Start of Data for review
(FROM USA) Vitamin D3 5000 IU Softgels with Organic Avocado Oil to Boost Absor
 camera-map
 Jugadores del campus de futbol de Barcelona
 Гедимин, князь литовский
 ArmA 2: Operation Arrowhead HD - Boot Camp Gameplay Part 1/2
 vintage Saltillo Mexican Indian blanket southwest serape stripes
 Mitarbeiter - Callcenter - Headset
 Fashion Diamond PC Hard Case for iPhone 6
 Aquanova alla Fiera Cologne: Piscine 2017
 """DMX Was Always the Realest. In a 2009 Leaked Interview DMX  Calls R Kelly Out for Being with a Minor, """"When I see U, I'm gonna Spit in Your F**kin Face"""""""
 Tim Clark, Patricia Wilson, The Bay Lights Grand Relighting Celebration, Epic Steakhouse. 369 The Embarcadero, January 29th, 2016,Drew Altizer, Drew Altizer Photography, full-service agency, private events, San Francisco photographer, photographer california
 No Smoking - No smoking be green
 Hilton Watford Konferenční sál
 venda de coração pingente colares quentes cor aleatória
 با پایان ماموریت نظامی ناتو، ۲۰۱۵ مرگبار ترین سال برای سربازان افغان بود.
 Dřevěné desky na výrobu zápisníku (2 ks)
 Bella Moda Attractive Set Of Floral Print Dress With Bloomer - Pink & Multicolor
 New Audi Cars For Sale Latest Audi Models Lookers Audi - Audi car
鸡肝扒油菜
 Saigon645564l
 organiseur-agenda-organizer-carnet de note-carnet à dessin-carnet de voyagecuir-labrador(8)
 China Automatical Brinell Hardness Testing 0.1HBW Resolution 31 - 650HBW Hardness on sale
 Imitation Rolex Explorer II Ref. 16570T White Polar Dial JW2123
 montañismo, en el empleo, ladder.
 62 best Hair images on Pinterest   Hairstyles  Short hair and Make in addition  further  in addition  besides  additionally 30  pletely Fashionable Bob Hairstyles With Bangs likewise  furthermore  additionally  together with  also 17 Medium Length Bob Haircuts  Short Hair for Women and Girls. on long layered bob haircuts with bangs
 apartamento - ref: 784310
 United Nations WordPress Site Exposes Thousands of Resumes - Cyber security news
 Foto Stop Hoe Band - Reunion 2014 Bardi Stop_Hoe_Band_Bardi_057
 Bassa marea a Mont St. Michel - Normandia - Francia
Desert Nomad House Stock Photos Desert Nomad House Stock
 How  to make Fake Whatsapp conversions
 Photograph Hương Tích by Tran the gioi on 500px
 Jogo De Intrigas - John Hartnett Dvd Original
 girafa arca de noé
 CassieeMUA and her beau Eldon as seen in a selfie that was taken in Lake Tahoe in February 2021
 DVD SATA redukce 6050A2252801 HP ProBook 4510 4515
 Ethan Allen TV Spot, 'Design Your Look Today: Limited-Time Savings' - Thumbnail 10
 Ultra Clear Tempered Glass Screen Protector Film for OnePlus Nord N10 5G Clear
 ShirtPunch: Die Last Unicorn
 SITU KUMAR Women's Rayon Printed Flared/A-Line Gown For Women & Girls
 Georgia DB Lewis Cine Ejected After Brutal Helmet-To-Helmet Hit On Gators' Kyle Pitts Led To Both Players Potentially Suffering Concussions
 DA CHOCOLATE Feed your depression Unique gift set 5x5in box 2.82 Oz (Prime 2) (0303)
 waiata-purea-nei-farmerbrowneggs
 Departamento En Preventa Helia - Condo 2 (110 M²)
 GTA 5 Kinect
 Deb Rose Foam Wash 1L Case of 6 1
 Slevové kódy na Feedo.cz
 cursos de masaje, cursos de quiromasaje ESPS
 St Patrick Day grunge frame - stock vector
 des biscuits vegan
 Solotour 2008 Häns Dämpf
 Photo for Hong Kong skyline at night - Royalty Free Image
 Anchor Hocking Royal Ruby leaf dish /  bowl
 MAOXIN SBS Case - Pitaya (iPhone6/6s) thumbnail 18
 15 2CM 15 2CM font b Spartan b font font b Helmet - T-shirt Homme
End of Data for review
The answer should be one number, the count of lines in this material that include the word "Women".

2